The two – Harris and Beau Biden – had served as attorneys general of their respective states in the first half of the last decade. They worked together on various causes and had a closeness. That closeness – which my generation would have had to explain to the black community – was normal for her.

Another thing that marks out Gen Joneses, some say, is a sort of ‘everyman’ quality. They are said to have been born with the optimism, or desire for change, of the Boomers, but to have seen how long real change actually takes, their optimism more quickly leading to pragmatism. Gen Jones people live in the real world. 

But for me, one of the defining characteristics of Gen Jones – born, most suggest, from as early as 1954 until, all agree, 1965 – is a love of Prince, the singer – born, Prince Rogers Nelson in 1958 .

I am friends with a major cultural figure; as straight on the outside as can be. But he is a Prince devotee, an archivist on all things Prince and a killer expert on the Purple One’s B-sides. In this he is 100% Generation Jones.

It is said that when news reached the world that His Purple Majesty had been found dead in his lift at Paisley Park in April, 2016, it hit Kamala Harris hard. Some say that she held a kind of wake, dancing to his tunes, remembering him. Many may see this as an affectation but actually this is a marker of the true Gen Jones.
Exactly what does Prince stand for, a Boomer might ask. Answer: nothing but his music. He sang and preached ambiguity; a crossing of boundaries. A master of African American music forms, he was also a great rock guitarist. His solo turn at the induction of the late George Harrison in the Rock and Roll Hall Of Fame, onstage with rock guitar gods like Tom Petty, with Paul McCartney behind him on piano, is an epic example of why he matters to the likes of Harris.

Like him, she is at ease at crossing the line; shape-shifting; being more than one thing; self-correcting in full view. And being not quite perfect. We African American Baby Boomers had to be consistent and correct. African American Generation Jones does not. So she criticised Biden. And accepted his invitation to join him on the ticket. Yesterday is done. There is today and work to do.

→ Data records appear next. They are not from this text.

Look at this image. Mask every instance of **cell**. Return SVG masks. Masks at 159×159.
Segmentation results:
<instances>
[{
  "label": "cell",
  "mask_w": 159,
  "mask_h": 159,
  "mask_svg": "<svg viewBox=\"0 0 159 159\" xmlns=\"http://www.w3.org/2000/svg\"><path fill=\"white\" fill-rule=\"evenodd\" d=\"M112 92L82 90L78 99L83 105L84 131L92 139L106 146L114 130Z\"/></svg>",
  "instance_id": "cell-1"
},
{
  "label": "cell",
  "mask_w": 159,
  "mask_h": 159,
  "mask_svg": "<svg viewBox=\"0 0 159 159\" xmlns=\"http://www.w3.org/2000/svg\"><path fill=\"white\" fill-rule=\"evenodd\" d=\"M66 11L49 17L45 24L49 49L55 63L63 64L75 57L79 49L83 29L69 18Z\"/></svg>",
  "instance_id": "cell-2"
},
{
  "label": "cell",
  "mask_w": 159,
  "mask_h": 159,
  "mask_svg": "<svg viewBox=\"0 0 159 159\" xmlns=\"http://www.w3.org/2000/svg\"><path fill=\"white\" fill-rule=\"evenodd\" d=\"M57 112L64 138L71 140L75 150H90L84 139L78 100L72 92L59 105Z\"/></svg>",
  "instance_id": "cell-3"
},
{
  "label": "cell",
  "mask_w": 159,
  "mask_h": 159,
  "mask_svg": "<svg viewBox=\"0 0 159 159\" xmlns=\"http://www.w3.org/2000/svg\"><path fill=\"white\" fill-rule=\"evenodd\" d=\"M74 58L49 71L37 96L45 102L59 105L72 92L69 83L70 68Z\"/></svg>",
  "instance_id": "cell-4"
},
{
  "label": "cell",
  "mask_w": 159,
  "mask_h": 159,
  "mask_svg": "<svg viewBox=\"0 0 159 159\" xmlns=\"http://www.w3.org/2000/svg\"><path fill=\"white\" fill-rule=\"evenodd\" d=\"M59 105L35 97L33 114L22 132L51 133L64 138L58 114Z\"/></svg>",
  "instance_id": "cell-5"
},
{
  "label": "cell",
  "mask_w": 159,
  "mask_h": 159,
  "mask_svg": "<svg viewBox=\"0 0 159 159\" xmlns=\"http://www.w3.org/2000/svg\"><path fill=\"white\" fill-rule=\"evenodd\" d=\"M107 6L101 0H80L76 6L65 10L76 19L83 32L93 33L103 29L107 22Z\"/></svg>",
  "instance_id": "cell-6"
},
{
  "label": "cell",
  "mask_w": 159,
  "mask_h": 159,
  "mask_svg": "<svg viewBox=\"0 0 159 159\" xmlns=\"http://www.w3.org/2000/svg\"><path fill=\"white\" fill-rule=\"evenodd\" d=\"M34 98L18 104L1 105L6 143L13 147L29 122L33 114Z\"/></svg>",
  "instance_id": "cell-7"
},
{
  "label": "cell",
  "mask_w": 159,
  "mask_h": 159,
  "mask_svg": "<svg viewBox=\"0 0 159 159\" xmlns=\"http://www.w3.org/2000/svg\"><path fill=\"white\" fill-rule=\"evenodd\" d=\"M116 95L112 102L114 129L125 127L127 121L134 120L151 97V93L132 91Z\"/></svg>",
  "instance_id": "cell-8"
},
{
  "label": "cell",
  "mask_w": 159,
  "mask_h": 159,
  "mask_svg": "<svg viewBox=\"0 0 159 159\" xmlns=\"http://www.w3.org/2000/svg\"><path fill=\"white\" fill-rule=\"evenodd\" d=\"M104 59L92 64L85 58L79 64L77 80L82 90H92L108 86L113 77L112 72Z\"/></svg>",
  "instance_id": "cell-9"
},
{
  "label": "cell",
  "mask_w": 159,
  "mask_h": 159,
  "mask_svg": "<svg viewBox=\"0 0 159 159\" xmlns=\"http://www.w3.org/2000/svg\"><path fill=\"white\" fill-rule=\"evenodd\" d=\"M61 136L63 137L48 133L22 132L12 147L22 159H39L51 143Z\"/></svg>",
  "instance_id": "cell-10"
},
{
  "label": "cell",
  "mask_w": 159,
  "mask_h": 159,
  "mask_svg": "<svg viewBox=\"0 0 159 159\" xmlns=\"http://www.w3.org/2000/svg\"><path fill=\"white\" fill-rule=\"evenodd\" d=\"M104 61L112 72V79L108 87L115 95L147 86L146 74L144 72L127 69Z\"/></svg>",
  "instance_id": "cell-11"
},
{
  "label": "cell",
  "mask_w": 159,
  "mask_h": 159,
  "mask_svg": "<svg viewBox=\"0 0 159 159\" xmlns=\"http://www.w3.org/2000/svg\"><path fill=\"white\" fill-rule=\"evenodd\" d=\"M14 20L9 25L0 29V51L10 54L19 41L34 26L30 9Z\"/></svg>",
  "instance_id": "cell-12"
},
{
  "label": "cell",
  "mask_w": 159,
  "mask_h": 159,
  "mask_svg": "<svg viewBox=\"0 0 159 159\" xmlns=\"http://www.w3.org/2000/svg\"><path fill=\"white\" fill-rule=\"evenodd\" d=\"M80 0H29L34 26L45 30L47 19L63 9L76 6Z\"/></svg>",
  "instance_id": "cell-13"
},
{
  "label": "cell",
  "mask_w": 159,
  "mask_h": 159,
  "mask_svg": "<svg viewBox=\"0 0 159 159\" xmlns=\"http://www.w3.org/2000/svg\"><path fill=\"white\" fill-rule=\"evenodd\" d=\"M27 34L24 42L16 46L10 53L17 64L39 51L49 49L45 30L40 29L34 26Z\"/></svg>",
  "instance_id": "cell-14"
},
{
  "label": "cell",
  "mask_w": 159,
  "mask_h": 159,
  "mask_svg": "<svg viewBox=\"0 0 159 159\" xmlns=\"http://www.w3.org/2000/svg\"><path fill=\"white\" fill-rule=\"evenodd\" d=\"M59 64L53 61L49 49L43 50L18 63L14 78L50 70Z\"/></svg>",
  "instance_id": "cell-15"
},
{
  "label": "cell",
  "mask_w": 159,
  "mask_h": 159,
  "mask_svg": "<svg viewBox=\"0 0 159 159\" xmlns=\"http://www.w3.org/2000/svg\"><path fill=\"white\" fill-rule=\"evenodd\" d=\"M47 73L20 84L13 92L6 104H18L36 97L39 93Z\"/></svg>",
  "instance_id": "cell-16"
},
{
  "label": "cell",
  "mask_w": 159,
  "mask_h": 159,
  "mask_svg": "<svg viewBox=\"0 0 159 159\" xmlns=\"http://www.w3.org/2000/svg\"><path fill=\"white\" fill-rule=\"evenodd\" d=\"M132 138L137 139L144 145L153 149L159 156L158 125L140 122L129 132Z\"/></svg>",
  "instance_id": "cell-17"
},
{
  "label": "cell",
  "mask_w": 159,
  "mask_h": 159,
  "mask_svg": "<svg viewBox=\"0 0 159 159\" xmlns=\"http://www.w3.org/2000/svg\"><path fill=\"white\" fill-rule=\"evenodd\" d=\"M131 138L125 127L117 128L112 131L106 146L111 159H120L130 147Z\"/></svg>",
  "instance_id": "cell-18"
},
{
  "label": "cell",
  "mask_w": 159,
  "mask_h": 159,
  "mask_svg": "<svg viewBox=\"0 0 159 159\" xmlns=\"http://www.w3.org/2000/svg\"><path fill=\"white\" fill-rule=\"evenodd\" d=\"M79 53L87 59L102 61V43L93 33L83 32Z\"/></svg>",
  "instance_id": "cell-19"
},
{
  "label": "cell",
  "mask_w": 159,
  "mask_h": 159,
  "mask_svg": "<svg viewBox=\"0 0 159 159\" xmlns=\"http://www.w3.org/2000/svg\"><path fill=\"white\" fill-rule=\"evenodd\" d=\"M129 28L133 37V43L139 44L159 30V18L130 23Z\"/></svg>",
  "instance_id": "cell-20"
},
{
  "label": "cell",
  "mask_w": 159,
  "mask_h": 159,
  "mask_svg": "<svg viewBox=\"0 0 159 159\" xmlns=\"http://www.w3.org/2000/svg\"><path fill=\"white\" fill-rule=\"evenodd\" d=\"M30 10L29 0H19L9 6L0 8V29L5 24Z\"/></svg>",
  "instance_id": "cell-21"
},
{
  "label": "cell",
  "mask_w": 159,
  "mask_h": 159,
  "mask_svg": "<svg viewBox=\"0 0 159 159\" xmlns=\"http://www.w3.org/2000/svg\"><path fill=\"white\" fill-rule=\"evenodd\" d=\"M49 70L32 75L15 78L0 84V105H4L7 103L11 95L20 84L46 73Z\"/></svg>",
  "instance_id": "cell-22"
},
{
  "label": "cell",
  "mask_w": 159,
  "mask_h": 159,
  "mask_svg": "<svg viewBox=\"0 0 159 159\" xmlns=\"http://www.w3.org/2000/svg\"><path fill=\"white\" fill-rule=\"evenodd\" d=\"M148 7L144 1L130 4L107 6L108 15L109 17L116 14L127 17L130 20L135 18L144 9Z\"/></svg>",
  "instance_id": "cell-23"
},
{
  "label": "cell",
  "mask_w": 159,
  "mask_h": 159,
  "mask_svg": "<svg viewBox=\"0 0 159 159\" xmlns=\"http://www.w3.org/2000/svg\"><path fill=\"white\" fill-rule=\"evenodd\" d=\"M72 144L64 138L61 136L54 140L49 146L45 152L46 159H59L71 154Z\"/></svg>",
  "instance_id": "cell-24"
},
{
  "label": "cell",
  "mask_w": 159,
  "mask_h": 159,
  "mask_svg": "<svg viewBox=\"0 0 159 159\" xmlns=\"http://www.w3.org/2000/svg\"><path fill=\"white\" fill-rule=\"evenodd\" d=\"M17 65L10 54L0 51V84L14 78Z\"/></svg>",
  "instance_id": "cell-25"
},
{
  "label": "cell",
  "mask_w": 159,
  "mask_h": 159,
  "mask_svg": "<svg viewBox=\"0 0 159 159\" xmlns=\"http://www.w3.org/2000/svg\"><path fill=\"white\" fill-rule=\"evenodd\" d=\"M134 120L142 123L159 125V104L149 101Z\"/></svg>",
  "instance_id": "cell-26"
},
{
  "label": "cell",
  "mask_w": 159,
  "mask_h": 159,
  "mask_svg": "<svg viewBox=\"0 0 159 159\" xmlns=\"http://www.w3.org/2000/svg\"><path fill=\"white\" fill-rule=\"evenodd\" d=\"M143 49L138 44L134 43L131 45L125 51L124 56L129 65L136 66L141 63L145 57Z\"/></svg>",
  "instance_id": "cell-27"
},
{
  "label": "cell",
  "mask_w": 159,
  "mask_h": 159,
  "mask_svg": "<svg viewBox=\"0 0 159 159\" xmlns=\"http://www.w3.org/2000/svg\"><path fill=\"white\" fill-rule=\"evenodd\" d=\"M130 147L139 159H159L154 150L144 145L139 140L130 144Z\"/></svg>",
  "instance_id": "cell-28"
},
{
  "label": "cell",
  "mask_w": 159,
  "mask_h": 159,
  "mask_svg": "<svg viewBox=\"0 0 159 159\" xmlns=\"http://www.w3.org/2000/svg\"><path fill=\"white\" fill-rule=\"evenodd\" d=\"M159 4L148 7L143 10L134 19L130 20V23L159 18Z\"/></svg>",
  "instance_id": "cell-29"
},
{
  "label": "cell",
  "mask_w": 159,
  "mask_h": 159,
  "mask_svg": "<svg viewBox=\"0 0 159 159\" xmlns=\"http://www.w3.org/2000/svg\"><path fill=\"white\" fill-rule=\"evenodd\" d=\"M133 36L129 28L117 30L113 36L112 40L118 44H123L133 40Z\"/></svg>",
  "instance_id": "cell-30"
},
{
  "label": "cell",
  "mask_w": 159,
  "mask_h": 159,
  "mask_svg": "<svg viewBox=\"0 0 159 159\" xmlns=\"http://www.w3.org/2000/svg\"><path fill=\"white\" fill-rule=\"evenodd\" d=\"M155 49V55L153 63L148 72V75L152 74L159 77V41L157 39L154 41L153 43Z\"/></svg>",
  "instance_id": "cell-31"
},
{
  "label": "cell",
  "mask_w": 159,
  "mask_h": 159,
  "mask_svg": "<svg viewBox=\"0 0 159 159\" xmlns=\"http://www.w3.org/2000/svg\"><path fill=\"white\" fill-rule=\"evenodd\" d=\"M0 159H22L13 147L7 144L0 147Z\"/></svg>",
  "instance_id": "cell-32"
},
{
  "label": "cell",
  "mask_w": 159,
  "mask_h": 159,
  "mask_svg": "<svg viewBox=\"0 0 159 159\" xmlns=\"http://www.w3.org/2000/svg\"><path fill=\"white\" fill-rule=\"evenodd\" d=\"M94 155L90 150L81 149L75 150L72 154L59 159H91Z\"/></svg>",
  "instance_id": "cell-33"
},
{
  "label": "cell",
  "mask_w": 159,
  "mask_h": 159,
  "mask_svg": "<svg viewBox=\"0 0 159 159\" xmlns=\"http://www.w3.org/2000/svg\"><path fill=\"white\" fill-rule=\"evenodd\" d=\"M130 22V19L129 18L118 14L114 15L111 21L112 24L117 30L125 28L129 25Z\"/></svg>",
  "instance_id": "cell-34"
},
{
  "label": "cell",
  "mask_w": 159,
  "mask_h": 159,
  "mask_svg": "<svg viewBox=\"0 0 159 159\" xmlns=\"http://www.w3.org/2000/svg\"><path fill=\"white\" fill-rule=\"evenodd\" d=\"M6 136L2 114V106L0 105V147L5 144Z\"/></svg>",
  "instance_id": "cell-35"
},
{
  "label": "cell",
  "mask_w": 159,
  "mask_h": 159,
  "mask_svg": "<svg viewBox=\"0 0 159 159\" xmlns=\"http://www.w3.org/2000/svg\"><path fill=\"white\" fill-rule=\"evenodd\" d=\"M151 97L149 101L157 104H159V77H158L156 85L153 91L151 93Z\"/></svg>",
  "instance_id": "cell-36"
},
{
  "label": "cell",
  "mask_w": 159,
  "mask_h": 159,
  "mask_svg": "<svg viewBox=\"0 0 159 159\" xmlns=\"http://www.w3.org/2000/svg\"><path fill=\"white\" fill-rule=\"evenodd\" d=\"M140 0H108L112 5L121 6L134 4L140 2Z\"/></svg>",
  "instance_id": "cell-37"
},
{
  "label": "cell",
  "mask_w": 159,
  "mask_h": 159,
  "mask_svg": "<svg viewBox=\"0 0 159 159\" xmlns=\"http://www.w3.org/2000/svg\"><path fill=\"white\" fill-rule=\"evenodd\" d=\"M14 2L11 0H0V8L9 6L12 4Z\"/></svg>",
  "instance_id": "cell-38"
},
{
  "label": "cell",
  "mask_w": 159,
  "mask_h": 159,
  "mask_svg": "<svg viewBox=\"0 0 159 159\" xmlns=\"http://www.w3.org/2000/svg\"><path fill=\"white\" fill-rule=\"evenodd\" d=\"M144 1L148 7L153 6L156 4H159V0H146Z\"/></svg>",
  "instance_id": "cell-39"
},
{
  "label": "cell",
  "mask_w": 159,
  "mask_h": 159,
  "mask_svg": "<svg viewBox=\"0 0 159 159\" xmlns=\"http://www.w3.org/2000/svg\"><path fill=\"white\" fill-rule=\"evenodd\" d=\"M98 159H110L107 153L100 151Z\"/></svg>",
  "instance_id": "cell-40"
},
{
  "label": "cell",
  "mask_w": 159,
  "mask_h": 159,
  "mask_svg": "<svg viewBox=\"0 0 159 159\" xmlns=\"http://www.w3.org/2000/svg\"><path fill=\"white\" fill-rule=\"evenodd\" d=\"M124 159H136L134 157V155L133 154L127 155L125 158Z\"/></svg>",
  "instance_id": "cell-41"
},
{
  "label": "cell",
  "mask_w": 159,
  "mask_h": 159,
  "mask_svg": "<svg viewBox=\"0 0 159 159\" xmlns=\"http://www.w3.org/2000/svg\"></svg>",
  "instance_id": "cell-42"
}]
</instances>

The elevation of Kamala Harris to be the vice presidential candidate for a major political party is an existential threat to Donald Trump, no matter the outcome of the election. She is the American Dream to his American Nightmare, the worst successor to him that he could imagine: the child of immigrants who self-identifies as a black woman. In achieving this, Kamala Devi Harris has won. And so have the Democrats.